SUSAN L. TROLLINGER. Selling the Amish: The Tourism of Nostalgia. Baltimore: John Hopkins University Press, 2012. Pp 193. $US 50.
For many years, one of the many shops along Lincoln Highway as it cuts across Lancaster County, Pennsylvania, proudly declared its wares: “Not Just Stuff, Amish Stuff!” Trollinger promises us much the same in Selling the Amish: The Tourism of Nostalgia. Much like the tourist finds mass-produced baubles in the “authentic Amish” store, we find a book that just as easily could have been labeled “Selling America” but with the marketing power of the Amish.
Trollinger takes as her methodology an examination of visual rhetoric across three settings, all in Ohio Amish country: Walnut Creek, Berlin, and Sugarcreek. Looking at architecture, signage, and goods for sale, Selling the Amish seeks to untangle why tourists are drawn to Amish communities through what they consume and the sights they take in, consciously or not. Considering the appeal of the visual rhetoric of these towns is important because, despite the historic dismissal of tourists by the likes of John Hostetler, “Amish Country tourism creates a lot of meaning and . . . the meaning it generates matters to visitors” (xix).
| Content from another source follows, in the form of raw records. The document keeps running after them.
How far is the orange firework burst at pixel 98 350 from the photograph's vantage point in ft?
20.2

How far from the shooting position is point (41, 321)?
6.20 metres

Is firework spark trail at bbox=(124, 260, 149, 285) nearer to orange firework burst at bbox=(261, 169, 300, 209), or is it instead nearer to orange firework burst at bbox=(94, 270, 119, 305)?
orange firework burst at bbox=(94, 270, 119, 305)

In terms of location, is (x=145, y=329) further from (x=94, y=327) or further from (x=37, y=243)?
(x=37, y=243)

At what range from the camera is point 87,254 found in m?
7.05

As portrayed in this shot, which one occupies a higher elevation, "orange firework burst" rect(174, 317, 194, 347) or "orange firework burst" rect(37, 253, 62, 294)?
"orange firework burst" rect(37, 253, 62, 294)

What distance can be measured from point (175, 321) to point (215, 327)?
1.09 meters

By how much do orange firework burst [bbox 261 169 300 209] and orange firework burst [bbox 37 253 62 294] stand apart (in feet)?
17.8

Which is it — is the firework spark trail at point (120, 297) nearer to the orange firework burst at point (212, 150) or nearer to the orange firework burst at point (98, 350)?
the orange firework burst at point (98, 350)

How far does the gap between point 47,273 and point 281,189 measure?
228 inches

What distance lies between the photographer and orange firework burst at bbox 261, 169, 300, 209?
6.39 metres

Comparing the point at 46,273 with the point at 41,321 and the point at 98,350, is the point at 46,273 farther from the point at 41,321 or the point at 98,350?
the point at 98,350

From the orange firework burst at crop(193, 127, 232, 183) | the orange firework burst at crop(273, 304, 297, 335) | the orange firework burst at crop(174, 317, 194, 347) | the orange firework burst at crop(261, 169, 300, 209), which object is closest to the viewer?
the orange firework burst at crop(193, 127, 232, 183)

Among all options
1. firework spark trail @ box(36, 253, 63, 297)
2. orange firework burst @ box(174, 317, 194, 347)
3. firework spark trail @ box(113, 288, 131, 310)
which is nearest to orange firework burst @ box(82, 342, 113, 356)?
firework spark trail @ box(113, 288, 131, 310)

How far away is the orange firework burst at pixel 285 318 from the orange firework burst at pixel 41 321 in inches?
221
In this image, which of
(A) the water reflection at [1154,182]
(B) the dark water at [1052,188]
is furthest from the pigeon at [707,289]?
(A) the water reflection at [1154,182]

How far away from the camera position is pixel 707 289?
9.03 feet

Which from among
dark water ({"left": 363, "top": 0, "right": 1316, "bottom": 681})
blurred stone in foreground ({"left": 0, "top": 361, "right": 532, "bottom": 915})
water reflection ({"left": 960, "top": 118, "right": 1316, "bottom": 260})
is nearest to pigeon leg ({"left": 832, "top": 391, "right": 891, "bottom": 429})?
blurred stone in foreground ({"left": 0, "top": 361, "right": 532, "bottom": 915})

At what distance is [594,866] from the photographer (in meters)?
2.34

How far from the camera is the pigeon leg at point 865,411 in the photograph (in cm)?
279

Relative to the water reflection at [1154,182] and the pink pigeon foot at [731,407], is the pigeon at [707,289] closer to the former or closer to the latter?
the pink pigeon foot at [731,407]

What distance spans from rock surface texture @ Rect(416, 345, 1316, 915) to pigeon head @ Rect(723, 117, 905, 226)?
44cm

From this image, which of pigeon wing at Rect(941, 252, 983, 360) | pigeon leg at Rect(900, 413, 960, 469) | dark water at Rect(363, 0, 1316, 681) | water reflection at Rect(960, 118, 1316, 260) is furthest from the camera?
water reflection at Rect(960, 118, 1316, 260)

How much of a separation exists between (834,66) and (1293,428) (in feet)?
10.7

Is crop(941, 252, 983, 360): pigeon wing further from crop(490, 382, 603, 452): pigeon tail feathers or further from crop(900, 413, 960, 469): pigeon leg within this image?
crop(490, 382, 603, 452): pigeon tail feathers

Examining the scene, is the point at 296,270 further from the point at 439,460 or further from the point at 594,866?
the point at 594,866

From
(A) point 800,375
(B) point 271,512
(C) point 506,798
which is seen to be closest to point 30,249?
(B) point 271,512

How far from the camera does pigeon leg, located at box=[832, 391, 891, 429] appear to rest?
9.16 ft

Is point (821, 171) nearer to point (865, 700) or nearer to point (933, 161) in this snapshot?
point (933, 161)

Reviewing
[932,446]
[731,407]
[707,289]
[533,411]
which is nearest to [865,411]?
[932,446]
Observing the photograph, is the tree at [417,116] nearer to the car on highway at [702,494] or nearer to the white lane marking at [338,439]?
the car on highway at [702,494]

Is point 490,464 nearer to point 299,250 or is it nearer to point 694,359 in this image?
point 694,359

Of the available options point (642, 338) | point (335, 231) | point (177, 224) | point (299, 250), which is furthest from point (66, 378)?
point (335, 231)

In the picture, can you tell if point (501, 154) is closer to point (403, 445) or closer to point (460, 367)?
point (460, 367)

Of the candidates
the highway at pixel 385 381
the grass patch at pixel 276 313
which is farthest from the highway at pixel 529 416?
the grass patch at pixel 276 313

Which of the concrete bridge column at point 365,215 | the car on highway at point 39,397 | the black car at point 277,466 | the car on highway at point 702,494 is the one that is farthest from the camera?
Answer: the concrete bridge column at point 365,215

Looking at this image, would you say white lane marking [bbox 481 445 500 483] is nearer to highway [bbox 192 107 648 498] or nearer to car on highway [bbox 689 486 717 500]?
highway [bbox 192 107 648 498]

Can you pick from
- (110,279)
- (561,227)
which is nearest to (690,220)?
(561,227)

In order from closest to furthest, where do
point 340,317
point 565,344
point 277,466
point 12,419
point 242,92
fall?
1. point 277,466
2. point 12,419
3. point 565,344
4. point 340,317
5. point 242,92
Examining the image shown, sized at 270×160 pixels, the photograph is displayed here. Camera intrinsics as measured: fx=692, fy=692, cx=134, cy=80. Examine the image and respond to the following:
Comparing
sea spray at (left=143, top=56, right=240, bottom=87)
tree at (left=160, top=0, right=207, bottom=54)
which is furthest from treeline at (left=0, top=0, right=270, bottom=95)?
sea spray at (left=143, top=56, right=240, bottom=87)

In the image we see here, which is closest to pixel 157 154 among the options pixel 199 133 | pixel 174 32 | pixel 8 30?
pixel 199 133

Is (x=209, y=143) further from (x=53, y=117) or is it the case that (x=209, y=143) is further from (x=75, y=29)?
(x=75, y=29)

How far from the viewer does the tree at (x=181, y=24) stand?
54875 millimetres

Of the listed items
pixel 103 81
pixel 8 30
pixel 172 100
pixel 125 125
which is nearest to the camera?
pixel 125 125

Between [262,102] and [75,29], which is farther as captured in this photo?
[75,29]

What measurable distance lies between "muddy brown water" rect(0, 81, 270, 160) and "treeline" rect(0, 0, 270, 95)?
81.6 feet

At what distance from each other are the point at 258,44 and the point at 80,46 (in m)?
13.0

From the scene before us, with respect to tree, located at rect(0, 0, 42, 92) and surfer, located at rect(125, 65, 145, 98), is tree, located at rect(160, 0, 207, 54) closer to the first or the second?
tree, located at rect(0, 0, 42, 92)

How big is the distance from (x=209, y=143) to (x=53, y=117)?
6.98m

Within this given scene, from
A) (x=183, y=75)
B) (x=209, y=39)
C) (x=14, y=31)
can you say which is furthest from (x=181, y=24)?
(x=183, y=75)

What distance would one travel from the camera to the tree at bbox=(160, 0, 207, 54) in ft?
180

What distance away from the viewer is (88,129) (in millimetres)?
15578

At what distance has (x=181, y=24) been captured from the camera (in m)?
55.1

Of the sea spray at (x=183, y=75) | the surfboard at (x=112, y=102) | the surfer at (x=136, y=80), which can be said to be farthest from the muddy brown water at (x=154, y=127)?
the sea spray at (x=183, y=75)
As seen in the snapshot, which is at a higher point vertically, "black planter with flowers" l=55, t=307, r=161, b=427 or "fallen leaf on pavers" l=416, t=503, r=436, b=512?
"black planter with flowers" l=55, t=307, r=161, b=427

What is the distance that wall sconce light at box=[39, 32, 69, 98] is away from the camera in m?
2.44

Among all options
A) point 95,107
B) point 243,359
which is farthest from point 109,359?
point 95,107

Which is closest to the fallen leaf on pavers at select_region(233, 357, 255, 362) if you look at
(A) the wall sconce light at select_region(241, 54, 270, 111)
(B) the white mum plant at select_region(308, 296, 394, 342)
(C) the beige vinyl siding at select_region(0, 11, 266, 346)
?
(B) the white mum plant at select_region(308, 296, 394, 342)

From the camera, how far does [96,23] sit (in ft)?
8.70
Walnut Creek, with its Victorian styling, is read as a fairyland hearkening back to an imagined era when time was plentiful and gender roles were clear, with the Amish proving that even in the twenty-first century this goal is still reachable. Berlin is a frontier town in the pattern of Frederick Jackson Turner with a sub theme of 1950s Americana. For Trollinger, the town themes are commentary on technology and its place in society, with the Amish pointing to a lifestyle still free of technological shackles. The final case study is Sugarcreek, the pseudo-Swiss village planted in Ohio, home of the Ohio Swiss Festival. Sugarcreek serves as the grounds for a discussion on ethnicity and performance, comparing the Amish to those locals who don Swiss regalia for the business-sponsored festival.
When considering Trollinger’s analysis in Selling the Amish, two criticisms are in order: first, the problematic assumption of the uniformity of Amish tourism across settlements, and secondly, the failure to differentiate within the tourist population.
While Trollinger does acknowledge Amish settlements outside of Ohio, she chooses to limit her in-depth case studies to central Ohio, instead of including Indiana and Pennsylvania, because “what Amish Country tourism offers is quite similar” regardless of which settlement is considered (xix). When describing how the visitors to Ohio Amish country are largely white middle-class Americans, she also notes, “My observations in the Lancaster and Elkhart-Lagrange settlements suggest that tourists to those areas also tend to come from nearby states and counties” (29). However, in Pennsylvania the tourist industry and the visitors are quite different from those Trollinger describes in Ohio.
For example, small villages in Lancaster, such as Bird-in-Hand or Intercourse, clearly take the Amish as the primary selling point, rather than supporting an imagined past. But Lancaster Amish tourism is divided into less discrete parts, taking in whole swaths of the county. This could be either because of Lancaster’s position as the original Amish tourist location—creating more tourist build-up–or simply emblematic of East Coast development.
More importantly, the visitors flocking to Lancaster County are a much more diverse group than the ones Trollinger observes in Ohio. In July 2016, a quarter of those going on guided car tours with the Mennonite Information Center were international, from countries including France, Canada, and Australia. Furthermore, Jeff Landis, the director of the information center, notes that many people who come through live in the United States, but are ethnically diverse. This is significant because the rhetoric that Trollinger so carefully analyzes in Selling the Amish holds value only to the extent that the consumers work from the same imagined communal past. While Trollinger’s main point, that Amish tourism is important because it holds meaning for tourists is still true, her examination of what that meaning is breaks down outside of the Ohio context she considers.
Secondly, Trollinger is limited in the analysis she can do on why people visit Amish country because she does not distinguish between tourists in general and Amish-interested tourists. In Lancaster, the tourist spectrum ranges from people who take a guided car tour with the Mennonite Information Center to visit specific Amish businesses and learn intimately about the Amish, to folk who get on a bus to see the newest show at Sight and Sound theatre (the single largest tourist site in Lancaster County), eat a meal at Shady Maple Smorgasbord, and then return home. One group is drawn by the Amish and has one set of motivations; the other is drawn by the ancillary industries developed after Amish tourism started and created a traffic flow. Surely, where one is on this spectrum influences the activities one does and thereby the meanings gained from a visit to Amish Country.
Selling the Amish is bookended by the response of a group of New Order Amish to tourism: “I was surprised to hear these Amish men talk about the important opportunity tourism provides for sharing their Christian witness through their visibly different common life and daily practices” (xiv). Surely, when she considers whether visitors are influenced by this witness, the discussion could be more nuanced by placing visitors on a spectrum considering the focus of their interests.